2006 Philadelphia Annual Meeting (22–25 October 2006)

Paper No. 2
Presentation Time: 1:50 PM

ISLANDS BEHIND ISLANDS: A GLOBAL VIEW OF FETCH LIMITED BARRIER ISLANDS


PILKEY, Orrin H., Duke Univ, Durham, NC 27708, COOPER, J.A.G., School of Environmental Studies, University of Ulster, Coleraine, BT52 1SA, United Kingdom and LEWIS, David, Earth and Ocean Sciences, Duke university, Durham, NC 27708, opilkey@duke.edu

There are more than 15,000 barrier islands in fetch limited nearshore marine environments around the world. About half of this number is actively evolving (eroding, accreting, migrating) in response to modern oceanographic processes and are the subject of this study. The remaining half are inactive islands enclosed by salt marsh or mangroves. Fetch limited barrier islands (FLBIs) interact closely with marshes, often controlling their location and growth patterns and in turn marshes do the same for islands.
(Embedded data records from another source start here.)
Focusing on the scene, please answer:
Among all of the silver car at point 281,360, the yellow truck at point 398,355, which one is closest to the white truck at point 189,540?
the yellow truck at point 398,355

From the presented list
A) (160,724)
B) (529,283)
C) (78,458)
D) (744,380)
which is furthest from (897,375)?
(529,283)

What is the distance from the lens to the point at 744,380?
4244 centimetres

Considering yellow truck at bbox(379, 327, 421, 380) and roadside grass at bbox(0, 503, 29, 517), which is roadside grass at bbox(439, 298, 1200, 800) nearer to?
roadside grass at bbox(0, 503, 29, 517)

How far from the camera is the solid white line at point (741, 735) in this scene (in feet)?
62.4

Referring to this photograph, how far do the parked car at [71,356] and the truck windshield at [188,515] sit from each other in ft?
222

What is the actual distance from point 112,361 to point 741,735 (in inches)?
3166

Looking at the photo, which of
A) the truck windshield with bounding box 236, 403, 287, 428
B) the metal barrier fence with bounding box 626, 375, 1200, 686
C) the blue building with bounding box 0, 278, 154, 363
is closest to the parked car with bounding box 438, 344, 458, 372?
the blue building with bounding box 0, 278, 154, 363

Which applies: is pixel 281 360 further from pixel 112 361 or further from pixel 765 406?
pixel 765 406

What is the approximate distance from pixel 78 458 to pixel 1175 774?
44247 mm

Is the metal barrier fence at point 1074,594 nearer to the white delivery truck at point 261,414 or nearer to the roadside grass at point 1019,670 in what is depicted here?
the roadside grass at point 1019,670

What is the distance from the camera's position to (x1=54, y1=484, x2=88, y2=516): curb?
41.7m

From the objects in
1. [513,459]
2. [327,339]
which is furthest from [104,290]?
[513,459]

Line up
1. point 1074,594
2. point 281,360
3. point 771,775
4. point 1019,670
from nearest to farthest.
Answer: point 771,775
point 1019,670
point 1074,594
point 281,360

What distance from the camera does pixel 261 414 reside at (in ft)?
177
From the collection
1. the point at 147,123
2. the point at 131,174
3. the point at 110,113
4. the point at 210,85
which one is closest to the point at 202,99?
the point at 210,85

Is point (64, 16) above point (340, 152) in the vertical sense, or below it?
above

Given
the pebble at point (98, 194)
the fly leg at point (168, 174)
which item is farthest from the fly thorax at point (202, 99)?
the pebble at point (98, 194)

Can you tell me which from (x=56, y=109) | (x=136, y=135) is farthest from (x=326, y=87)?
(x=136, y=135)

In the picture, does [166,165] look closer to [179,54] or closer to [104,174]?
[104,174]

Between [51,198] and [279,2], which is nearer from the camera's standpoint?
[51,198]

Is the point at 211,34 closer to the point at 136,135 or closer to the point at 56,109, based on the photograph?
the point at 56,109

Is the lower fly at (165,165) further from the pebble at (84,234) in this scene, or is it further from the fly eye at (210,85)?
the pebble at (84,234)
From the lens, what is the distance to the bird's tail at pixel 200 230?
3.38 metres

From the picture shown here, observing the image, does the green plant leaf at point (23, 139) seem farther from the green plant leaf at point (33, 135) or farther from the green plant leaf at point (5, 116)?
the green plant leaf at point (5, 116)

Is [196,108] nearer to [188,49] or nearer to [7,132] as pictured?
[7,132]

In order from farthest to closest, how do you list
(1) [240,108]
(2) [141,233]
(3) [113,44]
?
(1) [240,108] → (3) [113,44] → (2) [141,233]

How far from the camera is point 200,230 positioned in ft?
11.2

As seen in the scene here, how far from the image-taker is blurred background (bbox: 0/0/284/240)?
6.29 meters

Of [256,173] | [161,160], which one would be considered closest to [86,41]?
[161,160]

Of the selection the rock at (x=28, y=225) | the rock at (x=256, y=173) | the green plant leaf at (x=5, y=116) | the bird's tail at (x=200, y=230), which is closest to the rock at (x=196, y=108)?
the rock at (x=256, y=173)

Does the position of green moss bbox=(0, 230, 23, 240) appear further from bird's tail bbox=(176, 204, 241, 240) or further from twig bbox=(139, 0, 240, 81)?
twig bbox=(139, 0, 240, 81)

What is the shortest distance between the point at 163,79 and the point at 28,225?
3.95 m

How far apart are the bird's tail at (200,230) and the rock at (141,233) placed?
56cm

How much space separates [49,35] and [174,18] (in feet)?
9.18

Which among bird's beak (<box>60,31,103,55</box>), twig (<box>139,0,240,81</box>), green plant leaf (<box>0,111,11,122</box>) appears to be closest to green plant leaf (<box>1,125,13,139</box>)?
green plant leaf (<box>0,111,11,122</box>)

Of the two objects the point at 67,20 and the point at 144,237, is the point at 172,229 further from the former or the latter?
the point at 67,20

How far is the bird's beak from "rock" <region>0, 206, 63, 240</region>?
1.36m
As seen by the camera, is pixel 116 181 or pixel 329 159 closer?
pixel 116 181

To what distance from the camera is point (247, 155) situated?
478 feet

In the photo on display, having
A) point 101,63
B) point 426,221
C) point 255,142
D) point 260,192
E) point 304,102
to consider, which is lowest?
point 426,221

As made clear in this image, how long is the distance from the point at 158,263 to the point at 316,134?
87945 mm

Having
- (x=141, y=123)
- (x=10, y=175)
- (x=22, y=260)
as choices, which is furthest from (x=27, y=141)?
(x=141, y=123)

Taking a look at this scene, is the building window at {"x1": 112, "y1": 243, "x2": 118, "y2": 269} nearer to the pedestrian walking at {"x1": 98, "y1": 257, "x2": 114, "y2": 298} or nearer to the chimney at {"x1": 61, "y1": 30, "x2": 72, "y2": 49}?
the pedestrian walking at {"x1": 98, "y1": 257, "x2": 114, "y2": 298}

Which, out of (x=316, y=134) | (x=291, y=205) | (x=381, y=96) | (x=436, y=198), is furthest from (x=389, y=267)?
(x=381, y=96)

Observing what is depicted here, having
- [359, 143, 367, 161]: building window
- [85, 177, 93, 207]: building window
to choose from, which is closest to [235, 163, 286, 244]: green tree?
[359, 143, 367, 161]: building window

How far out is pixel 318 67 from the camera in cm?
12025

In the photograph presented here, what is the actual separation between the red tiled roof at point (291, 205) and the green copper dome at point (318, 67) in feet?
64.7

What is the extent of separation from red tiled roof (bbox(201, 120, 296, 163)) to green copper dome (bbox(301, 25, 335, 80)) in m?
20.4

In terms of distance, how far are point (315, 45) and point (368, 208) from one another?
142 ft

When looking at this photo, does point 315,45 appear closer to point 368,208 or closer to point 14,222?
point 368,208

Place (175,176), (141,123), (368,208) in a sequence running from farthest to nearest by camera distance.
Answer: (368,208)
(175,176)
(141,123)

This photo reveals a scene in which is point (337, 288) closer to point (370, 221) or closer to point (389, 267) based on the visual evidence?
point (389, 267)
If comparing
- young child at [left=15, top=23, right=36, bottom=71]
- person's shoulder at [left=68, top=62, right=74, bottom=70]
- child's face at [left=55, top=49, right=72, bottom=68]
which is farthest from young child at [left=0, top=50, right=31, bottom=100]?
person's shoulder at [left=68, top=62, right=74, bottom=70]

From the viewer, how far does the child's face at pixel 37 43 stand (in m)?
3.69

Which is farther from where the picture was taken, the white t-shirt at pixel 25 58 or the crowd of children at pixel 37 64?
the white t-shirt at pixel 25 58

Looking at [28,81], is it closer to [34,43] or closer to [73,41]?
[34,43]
They are shorter than ocean barriers (average 1 km) but evolve in similar fashion except that overwash is almost always the dominant process and dune building is usually unimportant. More than 70% of FLBI's are found on trailing edge coasts where conditions are favorable for formation of sheltered waters in a time of rising sea level. Active fetch limited barrier islands are found in estuaries and bays (Chesapeake Bay, USA), behind ocean barriers (Pamlico Sound, USA), adjacent to inlets (Tapora Bank, New Zealand), rimming deltas (Menderes River, Turkey), eroding thermokarst (Yensei Bay, Russia) and glacial outwash fans (Canal Baker, Chile). The largest number of islands are in Laguna Madre, Mexico (596) followed by Obskaya Guba, Russia (405), Spencer Gulf, Australia (340), Shark Bay, Australia (338) and Chesapeake Bay, USA (218). Sheltered barriers are becoming the next frontier of development as available property on ocean barriers becomes a rarity.